**Given instruction 1:** Pull out every line of the entries below that contains the string "instances", treating uppercase and lowercase as different.

**Source passage:**

Prove that for any positive integers $m,n$, $$\frac{(2m)!(2n)!}{m!n!(m+n)!}$$ is always an integer.

I tried thinking of a combinatorial argument, and came up with this: Imagine that there are two bags with $2m$ and $2n$ objects respectively. This expression is the number of ways of selecting $m$ objects from the first bag and $n$ objects from the second bag, such that the order in which you select these objects is not important. For instance, you can keep switching between bags, and also changing the order in which you select the objects.

[Dataset excerpts]
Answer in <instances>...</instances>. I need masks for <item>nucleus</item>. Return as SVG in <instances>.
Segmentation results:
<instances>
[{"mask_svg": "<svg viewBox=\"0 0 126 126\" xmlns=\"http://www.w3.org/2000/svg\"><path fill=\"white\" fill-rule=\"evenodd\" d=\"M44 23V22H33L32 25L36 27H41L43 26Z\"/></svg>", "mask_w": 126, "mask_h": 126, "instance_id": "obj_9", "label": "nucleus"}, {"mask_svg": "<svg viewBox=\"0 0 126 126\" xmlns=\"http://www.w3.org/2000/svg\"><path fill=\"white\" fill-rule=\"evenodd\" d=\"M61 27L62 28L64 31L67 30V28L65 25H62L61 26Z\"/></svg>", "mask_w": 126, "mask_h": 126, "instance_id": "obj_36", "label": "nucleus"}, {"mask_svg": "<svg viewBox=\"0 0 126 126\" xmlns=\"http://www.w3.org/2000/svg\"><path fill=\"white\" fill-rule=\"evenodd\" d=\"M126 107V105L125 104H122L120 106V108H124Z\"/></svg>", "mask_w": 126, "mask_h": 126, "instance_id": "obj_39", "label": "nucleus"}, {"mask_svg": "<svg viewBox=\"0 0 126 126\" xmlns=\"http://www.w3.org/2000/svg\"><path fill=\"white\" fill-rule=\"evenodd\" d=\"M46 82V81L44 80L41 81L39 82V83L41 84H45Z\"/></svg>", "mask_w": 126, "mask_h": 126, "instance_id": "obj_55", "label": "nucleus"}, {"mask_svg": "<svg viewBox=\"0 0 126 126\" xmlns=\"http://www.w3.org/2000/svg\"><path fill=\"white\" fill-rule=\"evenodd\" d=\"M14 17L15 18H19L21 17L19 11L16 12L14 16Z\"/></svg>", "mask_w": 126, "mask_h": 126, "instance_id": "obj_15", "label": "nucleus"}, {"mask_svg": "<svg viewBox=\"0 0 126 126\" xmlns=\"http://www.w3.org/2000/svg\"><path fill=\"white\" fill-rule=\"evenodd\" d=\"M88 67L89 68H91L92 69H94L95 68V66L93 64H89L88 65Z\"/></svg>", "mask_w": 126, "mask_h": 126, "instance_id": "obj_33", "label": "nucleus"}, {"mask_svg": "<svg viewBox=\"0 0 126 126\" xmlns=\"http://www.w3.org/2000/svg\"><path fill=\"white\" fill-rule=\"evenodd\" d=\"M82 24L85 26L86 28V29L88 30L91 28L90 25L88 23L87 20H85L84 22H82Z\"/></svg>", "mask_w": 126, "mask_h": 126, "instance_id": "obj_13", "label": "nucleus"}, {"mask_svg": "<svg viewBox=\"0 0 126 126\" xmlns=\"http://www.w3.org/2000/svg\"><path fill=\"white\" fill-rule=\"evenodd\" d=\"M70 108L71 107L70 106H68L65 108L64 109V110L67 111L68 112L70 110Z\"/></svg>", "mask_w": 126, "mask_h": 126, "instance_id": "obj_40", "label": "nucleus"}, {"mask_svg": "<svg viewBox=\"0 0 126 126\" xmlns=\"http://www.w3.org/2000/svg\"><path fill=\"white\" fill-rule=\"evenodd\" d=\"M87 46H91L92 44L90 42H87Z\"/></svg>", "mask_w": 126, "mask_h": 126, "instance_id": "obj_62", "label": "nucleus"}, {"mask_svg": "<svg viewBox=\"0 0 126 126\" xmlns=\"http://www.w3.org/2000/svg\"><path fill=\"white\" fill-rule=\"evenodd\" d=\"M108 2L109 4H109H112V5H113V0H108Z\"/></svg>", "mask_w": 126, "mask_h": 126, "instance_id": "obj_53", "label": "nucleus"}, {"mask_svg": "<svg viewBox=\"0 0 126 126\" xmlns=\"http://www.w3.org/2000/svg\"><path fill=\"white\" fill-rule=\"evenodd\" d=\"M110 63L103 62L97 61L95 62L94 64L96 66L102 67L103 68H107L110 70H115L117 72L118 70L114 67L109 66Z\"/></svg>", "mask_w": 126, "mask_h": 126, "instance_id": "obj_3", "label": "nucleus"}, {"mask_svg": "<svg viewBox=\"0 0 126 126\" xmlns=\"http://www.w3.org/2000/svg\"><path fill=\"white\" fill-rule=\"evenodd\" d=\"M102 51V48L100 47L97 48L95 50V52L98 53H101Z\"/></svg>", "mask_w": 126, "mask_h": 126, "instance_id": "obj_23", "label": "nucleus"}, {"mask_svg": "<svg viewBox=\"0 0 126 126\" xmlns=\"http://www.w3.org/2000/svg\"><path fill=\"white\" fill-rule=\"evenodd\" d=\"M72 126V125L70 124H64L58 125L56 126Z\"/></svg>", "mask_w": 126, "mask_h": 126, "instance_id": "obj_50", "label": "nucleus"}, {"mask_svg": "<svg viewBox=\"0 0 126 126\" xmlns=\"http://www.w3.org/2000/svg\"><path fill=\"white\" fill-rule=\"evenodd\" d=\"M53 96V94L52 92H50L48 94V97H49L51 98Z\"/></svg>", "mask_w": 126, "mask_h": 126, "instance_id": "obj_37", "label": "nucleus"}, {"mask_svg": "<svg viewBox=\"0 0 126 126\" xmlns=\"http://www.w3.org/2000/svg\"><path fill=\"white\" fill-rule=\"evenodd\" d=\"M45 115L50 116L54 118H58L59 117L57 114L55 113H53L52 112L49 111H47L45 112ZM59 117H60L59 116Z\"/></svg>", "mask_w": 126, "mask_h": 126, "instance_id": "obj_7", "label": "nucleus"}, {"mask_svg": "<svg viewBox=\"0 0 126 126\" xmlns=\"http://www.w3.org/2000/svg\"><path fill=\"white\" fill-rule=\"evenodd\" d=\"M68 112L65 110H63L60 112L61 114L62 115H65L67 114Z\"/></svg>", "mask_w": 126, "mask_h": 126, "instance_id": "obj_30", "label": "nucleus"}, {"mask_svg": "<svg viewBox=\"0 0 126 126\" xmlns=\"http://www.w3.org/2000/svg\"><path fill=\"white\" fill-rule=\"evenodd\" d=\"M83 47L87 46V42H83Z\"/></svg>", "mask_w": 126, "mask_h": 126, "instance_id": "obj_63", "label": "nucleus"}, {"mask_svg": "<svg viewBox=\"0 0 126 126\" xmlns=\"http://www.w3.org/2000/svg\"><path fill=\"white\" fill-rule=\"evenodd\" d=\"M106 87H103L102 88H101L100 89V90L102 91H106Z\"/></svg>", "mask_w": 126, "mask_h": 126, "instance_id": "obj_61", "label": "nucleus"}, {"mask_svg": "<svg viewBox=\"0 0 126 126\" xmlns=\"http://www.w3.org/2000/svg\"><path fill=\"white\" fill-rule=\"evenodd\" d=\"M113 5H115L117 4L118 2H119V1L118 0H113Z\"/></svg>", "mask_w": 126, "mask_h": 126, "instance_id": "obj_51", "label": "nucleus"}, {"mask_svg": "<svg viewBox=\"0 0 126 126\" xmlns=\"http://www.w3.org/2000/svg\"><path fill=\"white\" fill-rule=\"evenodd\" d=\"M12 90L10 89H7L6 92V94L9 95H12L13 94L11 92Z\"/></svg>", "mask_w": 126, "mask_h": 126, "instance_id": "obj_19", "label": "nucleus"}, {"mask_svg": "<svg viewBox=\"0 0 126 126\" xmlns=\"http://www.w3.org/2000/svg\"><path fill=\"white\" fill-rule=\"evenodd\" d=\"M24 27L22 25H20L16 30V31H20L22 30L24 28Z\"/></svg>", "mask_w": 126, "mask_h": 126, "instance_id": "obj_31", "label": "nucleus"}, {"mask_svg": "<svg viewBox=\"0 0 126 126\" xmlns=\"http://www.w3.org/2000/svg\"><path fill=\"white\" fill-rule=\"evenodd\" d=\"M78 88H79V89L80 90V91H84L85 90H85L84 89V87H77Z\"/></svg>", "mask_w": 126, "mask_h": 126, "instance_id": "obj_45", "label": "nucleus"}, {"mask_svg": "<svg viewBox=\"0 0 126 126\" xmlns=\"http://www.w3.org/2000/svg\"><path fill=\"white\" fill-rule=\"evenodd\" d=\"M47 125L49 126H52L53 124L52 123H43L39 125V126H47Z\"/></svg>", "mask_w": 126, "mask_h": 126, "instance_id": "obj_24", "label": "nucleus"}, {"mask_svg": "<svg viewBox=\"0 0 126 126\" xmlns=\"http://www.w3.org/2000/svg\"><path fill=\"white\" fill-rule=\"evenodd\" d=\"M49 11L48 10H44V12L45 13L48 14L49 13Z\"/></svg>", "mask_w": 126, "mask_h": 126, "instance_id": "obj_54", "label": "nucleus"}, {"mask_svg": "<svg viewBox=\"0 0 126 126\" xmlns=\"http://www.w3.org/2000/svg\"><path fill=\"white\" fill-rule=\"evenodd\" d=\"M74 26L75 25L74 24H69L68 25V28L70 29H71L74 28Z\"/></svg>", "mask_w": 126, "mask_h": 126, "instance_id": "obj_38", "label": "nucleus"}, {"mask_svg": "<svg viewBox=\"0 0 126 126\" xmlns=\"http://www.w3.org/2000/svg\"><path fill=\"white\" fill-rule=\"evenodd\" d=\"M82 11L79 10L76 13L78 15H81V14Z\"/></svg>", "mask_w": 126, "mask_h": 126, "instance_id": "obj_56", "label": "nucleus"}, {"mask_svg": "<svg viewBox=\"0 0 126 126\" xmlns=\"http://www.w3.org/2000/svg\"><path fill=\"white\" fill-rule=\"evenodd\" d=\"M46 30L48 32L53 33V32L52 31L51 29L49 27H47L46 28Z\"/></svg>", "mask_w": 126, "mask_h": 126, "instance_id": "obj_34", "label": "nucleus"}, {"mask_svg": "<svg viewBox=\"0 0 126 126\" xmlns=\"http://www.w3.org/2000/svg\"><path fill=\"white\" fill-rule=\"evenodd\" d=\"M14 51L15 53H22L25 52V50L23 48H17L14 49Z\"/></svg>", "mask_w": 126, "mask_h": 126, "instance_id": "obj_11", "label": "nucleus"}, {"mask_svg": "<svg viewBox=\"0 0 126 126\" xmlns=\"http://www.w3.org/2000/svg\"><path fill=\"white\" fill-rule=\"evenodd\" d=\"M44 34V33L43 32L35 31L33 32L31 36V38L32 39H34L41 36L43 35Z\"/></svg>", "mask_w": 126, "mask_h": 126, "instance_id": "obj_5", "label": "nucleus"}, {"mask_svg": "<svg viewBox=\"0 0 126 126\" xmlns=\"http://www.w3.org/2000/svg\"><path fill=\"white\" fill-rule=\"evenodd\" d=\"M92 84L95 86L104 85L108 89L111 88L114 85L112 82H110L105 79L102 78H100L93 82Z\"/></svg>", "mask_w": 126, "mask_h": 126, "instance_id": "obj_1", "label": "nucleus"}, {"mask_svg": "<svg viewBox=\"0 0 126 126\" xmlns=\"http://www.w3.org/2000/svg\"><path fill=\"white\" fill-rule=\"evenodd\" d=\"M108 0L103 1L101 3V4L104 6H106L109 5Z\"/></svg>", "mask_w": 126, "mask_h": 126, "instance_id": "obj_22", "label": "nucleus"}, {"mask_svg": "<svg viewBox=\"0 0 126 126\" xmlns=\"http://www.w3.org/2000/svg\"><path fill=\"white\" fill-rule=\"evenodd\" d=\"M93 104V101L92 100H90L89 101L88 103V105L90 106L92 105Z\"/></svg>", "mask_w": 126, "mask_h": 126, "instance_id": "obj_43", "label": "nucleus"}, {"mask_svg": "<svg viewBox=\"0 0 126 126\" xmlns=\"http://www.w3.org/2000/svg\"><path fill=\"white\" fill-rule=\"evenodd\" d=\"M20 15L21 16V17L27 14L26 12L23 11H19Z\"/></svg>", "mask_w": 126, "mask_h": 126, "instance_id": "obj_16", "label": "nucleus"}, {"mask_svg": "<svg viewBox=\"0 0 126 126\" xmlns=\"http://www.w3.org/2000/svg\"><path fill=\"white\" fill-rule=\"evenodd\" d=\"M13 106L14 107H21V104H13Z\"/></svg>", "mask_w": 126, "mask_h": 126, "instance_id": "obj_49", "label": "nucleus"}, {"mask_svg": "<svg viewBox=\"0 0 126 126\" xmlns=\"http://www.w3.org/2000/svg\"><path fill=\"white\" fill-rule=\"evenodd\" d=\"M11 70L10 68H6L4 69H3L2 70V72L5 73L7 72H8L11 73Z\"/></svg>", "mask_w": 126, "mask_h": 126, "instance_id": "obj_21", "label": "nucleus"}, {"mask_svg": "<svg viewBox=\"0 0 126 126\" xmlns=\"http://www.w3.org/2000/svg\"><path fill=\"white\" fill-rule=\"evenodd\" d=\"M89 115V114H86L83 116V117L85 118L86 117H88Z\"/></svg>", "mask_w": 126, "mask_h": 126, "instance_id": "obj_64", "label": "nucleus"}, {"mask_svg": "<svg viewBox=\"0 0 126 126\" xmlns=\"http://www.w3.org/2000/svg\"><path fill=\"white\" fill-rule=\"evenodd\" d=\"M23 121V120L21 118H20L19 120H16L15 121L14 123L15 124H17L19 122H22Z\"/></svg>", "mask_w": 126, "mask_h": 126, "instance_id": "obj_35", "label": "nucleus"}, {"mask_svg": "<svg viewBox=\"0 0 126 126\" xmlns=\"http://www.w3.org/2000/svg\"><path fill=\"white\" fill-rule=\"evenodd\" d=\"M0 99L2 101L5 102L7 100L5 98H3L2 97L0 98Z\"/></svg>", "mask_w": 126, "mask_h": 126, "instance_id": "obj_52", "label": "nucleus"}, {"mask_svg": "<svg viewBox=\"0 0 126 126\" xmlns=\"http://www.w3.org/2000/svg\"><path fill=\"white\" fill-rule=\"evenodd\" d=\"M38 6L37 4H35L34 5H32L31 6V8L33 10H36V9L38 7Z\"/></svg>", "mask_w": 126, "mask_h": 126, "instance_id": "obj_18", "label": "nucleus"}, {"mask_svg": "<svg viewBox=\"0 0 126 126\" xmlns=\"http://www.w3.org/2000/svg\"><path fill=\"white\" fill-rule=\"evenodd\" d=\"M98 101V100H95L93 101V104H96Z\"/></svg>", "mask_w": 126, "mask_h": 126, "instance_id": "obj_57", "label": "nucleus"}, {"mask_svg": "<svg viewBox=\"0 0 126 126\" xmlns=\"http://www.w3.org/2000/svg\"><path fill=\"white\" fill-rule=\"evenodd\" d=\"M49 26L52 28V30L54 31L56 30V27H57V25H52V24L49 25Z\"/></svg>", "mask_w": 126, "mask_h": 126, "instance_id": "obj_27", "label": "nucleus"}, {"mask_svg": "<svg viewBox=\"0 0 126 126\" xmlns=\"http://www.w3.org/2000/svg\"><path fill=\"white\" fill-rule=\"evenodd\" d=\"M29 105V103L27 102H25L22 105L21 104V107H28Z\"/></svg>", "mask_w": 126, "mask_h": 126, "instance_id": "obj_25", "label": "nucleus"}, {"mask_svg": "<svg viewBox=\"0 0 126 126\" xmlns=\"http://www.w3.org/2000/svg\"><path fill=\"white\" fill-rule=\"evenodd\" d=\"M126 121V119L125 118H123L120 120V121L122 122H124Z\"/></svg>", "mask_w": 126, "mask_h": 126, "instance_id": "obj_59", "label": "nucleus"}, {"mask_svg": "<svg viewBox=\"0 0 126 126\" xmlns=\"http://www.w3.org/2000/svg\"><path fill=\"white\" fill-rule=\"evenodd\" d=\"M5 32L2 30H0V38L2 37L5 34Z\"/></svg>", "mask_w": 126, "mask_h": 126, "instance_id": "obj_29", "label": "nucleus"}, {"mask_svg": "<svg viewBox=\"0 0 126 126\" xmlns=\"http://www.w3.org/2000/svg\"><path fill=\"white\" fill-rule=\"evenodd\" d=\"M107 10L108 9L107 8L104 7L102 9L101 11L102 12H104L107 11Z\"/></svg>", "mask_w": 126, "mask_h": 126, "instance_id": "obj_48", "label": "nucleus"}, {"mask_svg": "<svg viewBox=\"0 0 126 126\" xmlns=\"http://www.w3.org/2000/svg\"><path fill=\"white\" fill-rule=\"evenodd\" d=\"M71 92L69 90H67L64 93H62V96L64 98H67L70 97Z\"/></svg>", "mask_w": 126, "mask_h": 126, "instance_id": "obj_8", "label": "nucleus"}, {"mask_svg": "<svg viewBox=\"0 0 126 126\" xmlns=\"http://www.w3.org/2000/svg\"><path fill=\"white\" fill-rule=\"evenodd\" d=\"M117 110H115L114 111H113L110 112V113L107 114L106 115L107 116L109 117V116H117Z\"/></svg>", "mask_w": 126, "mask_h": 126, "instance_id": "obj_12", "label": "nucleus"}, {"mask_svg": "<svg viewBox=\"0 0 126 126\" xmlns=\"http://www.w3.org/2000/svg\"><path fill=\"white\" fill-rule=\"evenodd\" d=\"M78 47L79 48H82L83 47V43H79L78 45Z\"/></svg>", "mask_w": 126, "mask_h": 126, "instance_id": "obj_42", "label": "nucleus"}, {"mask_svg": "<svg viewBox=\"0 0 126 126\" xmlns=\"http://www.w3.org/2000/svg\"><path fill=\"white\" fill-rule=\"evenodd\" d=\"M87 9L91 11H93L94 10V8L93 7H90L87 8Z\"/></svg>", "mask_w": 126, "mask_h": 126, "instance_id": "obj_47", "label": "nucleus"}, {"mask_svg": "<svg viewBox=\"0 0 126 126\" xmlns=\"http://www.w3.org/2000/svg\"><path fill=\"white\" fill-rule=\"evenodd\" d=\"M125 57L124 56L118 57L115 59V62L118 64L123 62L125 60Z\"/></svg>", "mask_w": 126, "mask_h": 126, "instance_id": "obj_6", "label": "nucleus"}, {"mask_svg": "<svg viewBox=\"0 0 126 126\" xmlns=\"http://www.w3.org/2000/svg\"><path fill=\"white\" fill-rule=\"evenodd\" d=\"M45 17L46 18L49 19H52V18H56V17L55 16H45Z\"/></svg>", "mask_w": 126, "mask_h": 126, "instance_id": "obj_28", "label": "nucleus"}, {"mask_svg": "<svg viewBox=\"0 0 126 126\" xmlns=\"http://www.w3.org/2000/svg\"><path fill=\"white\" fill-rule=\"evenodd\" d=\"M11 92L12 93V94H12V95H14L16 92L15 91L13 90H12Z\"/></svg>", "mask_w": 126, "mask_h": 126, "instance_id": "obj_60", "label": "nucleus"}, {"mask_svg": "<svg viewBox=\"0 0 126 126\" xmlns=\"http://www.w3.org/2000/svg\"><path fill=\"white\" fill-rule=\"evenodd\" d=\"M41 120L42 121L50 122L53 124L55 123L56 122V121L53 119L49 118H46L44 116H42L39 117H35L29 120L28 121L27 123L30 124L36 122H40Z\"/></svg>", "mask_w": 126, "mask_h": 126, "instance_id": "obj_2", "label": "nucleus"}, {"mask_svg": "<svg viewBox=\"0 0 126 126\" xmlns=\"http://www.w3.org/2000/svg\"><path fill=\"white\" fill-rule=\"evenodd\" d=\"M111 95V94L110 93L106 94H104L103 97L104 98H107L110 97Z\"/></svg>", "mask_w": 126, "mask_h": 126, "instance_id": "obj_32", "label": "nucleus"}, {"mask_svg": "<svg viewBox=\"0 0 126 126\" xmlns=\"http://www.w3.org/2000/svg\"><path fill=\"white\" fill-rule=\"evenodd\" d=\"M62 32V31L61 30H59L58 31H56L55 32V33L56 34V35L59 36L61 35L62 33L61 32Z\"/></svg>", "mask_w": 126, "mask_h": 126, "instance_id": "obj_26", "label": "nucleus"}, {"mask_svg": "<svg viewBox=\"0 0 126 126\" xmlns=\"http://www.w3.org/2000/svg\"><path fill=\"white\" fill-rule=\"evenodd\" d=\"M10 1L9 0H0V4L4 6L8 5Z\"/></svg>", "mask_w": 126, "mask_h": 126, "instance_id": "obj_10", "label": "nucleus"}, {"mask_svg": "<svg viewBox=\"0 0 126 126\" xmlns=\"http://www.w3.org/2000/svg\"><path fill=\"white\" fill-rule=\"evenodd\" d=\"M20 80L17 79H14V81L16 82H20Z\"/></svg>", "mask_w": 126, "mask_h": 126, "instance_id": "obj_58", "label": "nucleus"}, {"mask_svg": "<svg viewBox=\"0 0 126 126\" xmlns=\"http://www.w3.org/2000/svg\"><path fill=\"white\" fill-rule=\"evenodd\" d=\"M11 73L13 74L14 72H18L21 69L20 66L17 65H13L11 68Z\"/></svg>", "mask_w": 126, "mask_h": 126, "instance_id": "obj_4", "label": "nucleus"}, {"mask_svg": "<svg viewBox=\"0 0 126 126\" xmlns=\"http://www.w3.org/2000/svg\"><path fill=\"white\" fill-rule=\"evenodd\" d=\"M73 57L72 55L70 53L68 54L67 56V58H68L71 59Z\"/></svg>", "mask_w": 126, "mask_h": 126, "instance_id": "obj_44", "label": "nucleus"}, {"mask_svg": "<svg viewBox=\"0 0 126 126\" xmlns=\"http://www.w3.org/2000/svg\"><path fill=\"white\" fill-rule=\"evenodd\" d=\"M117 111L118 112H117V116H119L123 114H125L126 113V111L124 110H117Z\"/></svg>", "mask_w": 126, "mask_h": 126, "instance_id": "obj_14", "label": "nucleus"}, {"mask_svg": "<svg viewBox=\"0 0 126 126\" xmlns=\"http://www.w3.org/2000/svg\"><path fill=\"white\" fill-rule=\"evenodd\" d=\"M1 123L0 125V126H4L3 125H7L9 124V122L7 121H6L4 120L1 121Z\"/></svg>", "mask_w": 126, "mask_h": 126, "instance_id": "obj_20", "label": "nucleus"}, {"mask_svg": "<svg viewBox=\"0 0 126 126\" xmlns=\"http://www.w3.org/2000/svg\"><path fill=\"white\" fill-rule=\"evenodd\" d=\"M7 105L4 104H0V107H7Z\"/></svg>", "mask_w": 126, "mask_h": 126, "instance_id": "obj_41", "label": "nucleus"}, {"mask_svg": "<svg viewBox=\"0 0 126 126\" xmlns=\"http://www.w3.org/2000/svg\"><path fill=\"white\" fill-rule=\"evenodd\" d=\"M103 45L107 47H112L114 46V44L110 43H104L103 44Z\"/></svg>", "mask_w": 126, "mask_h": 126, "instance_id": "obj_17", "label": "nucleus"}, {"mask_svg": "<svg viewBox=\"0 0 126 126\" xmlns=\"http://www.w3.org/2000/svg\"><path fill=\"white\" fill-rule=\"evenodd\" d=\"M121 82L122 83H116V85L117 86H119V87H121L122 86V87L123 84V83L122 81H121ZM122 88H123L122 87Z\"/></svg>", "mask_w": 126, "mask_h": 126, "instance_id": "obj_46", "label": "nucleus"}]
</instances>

**Given instruction 2:** Write out the part of the factorial problem above from "I tried thinking" to "select the objects.".

**Correct answer 1:**
Answer in <instances>...</instances>. I need masks for <item>nucleus</item>. Return as SVG in <instances>.
<instances>
</instances>

**Correct answer 2:**
I tried thinking of a combinatorial argument, and came up with this: Imagine that there are two bags with $2m$ and $2n$ objects respectively. This expression is the number of ways of selecting $m$ objects from the first bag and $n$ objects from the second bag, such that the order in which you select these objects is not important. For instance, you can keep switching between bags, and also changing the order in which you select the objects.